При такой совершенно отвлеченной чистоте протяженности, т. е. неопределенности и пустоте представления, безразлично, называть ли эту отвлеченность пространством или чистым воззрением, чистым мышлением; все это есть то же самое, что индус, внешним образом неподвижный, без движение чувства, представления, фантазии, желания и т. д. из года в год взирающий на кончик своего носа, повторяющий про себя лишь ом, ом, ом, или даже не говорящий ничего, называет брамою. Это глухое, пустое сознание, понимаемое, как сознание, – и есть бытие.
В этой пустоте, говорит далее Якоби, перед ним находится противоположность того, что по уверению Канта, должно находиться; он находит в нем себя не многим и разнообразным, но единым, без всякого множества и разнообразия; именно «я есмь сама невозможность, уничтожение всякого разнообразия и множества, – я не могу из своего чистого, совсем простого, неизменного существа восстановить вновь хотя что-либо или создать в себе хотя какой-либо призрак; таким образом в этой чистоте всякое внеположение и сосуществование, всякое основанное на нем разнообразие и множество обнаруживается, как чистая невозможность».
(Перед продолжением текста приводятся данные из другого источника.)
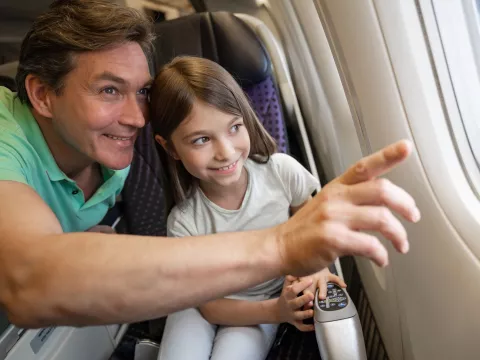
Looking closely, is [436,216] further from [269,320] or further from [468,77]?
[269,320]

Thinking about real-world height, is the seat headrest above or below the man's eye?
above

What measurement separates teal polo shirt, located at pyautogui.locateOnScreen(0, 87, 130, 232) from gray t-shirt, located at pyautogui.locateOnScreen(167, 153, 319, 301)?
284 mm

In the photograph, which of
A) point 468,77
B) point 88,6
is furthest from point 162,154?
point 468,77

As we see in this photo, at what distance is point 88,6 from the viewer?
110 centimetres

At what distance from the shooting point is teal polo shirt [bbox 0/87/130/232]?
1006mm

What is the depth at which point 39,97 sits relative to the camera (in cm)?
116

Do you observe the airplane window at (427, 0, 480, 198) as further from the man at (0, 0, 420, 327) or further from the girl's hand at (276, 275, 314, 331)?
the girl's hand at (276, 275, 314, 331)

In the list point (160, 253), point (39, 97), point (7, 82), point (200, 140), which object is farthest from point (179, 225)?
point (7, 82)

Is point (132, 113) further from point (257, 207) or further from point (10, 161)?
point (257, 207)

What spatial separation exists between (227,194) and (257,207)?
9cm

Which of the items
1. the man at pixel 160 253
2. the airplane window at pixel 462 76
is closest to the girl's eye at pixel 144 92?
the man at pixel 160 253

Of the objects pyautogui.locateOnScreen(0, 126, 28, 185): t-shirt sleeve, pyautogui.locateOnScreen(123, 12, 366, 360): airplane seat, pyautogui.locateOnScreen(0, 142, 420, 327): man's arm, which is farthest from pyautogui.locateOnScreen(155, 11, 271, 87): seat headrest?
pyautogui.locateOnScreen(0, 142, 420, 327): man's arm

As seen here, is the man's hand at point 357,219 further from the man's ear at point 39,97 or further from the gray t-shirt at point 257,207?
the man's ear at point 39,97

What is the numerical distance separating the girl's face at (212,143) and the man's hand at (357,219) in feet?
1.78
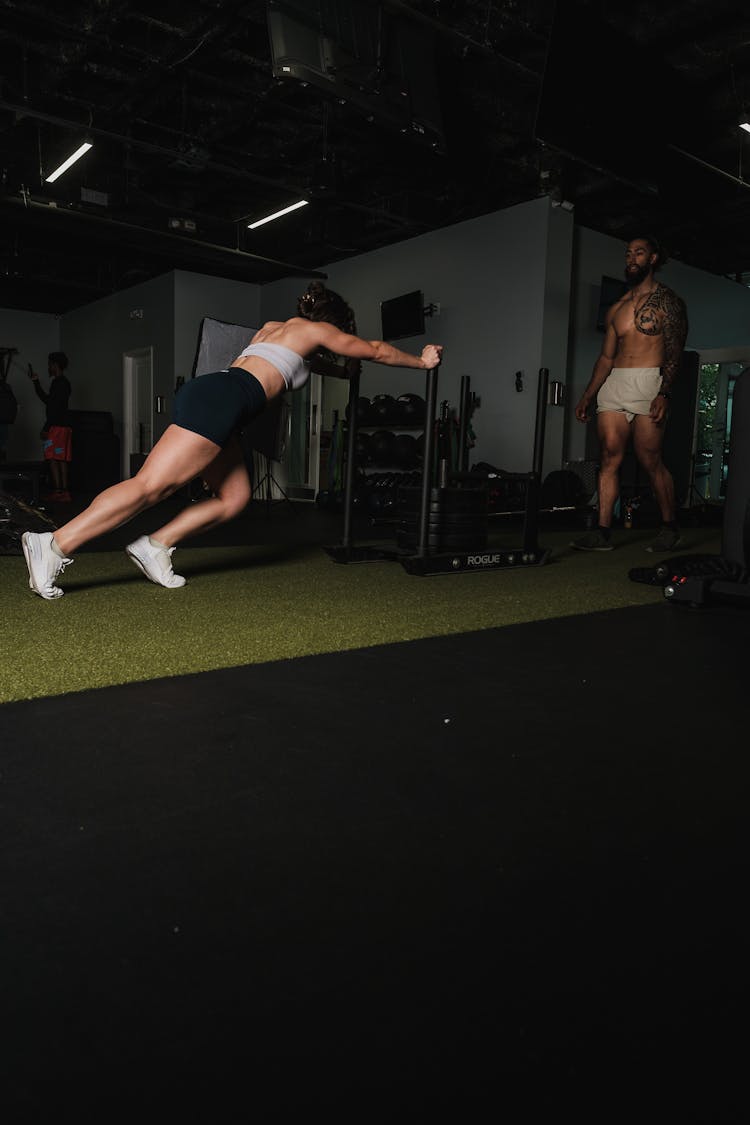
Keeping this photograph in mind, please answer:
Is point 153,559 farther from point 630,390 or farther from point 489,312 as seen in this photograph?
point 489,312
Эта невозможность есть не что иное, как тавтология; я твердо держусь за отвлеченное единство с исключением всякого множества и разнообразия, за неразлимое и неопределенное, и отрешаюсь от всего различимого и определенного. Кантовский синтез самосознания а priori, т. е. та деятельность этого единства, посредством которой оно порознивается и сохраняется в этом порознении, испаряется у Якоби в такой отвлеченности. Этот «синтез в себе», «первоначальное суждение» он превращает односторонне в «связку в себе – в есть, есть, есть, без начала и конца и без что, кто и какое. Это идущее в бесконечность повторение есть единственное занятие, функция или произведение чистейшего синтеза; последний сам есть само простое, чистое, абсолютное повторение». Или на самом деле, так как в нем нет никакого перерыва, т. е. никакого отрицания, различения, то он не есть повторение, а лишь неразличенное, простое бытие. Но остается ли он еще синтезом, коль скоро Якоби опускает именно то, что делает единство единством синтетическим?
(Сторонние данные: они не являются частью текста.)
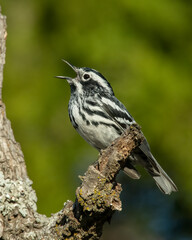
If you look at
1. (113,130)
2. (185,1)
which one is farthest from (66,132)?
(185,1)

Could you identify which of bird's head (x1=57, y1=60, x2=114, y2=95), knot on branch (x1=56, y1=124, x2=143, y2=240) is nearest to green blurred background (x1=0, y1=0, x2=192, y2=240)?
bird's head (x1=57, y1=60, x2=114, y2=95)

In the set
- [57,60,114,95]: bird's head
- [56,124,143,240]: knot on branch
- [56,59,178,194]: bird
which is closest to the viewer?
[56,124,143,240]: knot on branch

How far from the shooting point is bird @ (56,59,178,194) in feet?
16.3

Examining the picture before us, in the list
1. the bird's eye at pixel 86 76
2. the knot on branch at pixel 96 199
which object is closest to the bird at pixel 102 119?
the bird's eye at pixel 86 76

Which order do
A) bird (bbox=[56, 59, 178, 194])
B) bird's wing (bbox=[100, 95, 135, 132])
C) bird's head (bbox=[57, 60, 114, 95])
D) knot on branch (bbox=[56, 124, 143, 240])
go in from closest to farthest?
knot on branch (bbox=[56, 124, 143, 240]) → bird (bbox=[56, 59, 178, 194]) → bird's wing (bbox=[100, 95, 135, 132]) → bird's head (bbox=[57, 60, 114, 95])

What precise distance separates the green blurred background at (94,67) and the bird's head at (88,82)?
7 cm

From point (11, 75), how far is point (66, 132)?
0.78m

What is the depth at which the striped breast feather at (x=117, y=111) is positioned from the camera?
5.08m

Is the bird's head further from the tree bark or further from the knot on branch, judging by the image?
the knot on branch

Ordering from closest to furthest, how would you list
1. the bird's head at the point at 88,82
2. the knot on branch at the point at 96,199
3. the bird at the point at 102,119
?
the knot on branch at the point at 96,199 → the bird at the point at 102,119 → the bird's head at the point at 88,82

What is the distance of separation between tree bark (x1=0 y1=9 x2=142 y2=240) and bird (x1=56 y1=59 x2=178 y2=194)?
965mm

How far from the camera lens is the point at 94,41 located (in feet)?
17.4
Прежде всего следует сказать, что, останавливаясь на абсолютном, т. е. на отвлеченном, пространстве, времени, а также сознании, Якоби тем самым перемещается в что-то опытно ложное и удерживается в нем; нет, т. е. не существует на опыте пространства и времени, которые были бы неопределенным пространством и временем, которые не были бы в их непрерывности наполнены многообразно ограниченным существованием и изменением, так что эти границы и изменения неразрывно и неотделимо принадлежат пространственности и временности. Равным образом, сознание наполнено определенным ощущением, представлением, желанием и т. п.; оно существует неотделимо от некоторого частного содержания. – Опытный переход понятен и без того сам собою; сознание может, конечно, сделать своим предметом и содержанием пустое пространство, пустое время и даже пустое сознание, а также чистое бытие; но оно на этом не останавливается, а не только переходит, но даже стремится из такой пустоты к лучшему, т. е. в каком-либо смысле более конкретному содержанию; и как бы это содержание ни было недостаточно, оно, как таковое, лучше и истиннее; такое содержание есть вообще синтетическое, синтетическое в более общем смысле этого слова. Так, Пармениду пришлось иметь дело с видимостью и мнением – противоположностью бытия и истины, Спинозе – с атрибутами, модусами, протяжением, движением, рассудком, волею и т. д. Синтез содержит в себе и обнаруживает неправду этих отвлеченностей, в нем они находятся в единстве с их другим, и потому оказываются не самозаключенными, не безусловными, но просто относительными.
Но обнаружение опытной ложности пустого пространства и т. п. не есть то, о чем теперь идет речь. Сознание путем отвлечения может, конечно, наполниться и этою неопределенностью, и прочно удержанные отвлеченности суть мысли о чистом пространстве и времени, чистом сознании, чистом бытии. Мысль о чистом пространстве и т. д., т. е. чистое пространство и т д. в нем самом, должна быть обнаружена в ее ложности, т. е. должно быть показано, что оно, как таковое, есть уже своя противоположность, что в нем самом его противоположность уже проникла в него, что оно уже есть выход из себя самого, некоторая определенность.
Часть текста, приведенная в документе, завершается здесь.